Kontuzje sprawiły, że na jego kolejną walkę przyszło czekać blisko rok. Na wspomnianej gali, którą zaplanowano na sobotę (11 maja) w Ergo Arenie niepokonany w MMA Szpilka zmierzył się z Arkadiuszem Wrzoskiem, który w tej formule również nie zaznał jeszcze goryczy porażki.

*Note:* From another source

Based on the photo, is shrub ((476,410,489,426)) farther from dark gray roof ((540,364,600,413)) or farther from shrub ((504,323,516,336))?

Dość niespodziewanie już po 14 sekundach walki sędzia ją przerwał. Po tym, jak Szpilka ruszył na swojego rywala, w odwecie otrzymał uderzenia, po których padł na matę. Kolejne ciosy ze strony Wrzoska sprawiły, że ten mógł świętować błyskawiczny triumf.

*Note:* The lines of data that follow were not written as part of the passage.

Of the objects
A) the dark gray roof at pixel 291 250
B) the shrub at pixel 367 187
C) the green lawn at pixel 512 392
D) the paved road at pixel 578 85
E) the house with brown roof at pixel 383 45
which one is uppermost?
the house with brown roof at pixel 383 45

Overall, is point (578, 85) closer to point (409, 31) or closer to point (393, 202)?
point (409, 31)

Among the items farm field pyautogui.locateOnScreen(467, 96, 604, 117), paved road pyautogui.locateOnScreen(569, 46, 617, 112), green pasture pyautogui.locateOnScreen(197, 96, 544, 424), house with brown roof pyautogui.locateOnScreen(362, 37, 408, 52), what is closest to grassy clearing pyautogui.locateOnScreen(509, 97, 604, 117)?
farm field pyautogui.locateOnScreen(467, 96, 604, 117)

ZOBACZ WIDEO: #dziejesiewsporcie: 43-letnia legenda błyszczała na gali w Nowym Jorku
- Czuję się dobrze. Wygrał, trafił i po walce - skomentował krótko błyskawiczną porażkę "Szpila".

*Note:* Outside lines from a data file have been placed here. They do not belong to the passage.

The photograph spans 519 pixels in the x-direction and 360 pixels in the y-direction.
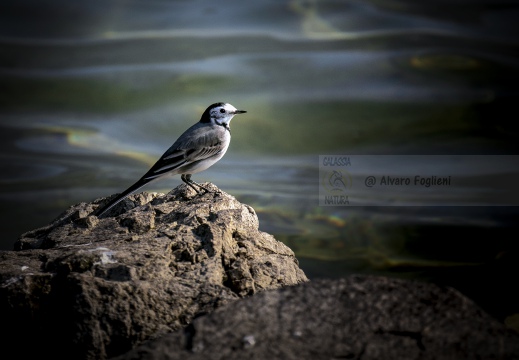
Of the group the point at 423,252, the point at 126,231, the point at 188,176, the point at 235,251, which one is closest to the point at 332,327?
the point at 235,251

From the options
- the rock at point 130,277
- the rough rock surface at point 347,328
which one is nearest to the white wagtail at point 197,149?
the rock at point 130,277

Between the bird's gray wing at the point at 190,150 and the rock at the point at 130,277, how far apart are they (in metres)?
1.19

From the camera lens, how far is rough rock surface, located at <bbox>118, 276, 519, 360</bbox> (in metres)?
3.67

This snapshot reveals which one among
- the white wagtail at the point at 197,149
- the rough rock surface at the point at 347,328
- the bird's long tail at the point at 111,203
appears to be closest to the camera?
the rough rock surface at the point at 347,328

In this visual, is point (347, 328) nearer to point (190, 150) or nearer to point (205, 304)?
point (205, 304)

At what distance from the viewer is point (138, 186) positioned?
6238mm

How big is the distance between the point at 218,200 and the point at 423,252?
5439mm

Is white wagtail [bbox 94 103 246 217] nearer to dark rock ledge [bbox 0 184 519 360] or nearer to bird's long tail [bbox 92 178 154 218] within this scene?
bird's long tail [bbox 92 178 154 218]

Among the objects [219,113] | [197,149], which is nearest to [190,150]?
[197,149]

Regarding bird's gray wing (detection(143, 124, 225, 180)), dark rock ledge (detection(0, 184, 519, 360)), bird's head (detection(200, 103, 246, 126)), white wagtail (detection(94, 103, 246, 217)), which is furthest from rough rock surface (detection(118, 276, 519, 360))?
bird's head (detection(200, 103, 246, 126))

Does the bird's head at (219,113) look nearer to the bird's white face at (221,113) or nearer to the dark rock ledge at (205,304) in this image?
the bird's white face at (221,113)

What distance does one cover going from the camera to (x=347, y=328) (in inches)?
151

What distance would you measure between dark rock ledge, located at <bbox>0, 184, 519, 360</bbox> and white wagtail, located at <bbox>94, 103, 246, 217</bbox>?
125 centimetres

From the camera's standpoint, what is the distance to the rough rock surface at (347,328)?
3.67 meters
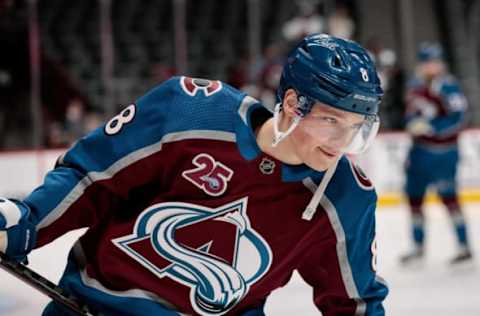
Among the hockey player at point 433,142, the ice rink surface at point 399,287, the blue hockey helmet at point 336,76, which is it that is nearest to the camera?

- Ciężko coś powiedzieć, bo jestem świeżo po walce. Gratuluje mu zwycięstwa, trzeba będzie się podnieść i wrócić do roboty - dodał były bokser.
Po zakończeniu pojedynku Szpilka miał pretensje do sędziego, że ten zbyt szybko przerwał ich walkę. Wrzosek poprosił go, aby przemilczeć tę kwestię w wywiadach. - Mam apel do Artura, żeby nic o tym nie mówił. Wolałbym, żebyśmy na chłodno usiedli, obejrzeli i nikt do nikogo nie miał pretensji. Mi się wydawało po powtórce, że Artura na chwilkę odcięło. Sędzia tak zadecydował, on może twierdzić inaczej, ale mam nadzieję, że nie ma do mnie żadnych pretensji o wynik i o to, co zrobił arbiter - powiedział zwycięzca starcia.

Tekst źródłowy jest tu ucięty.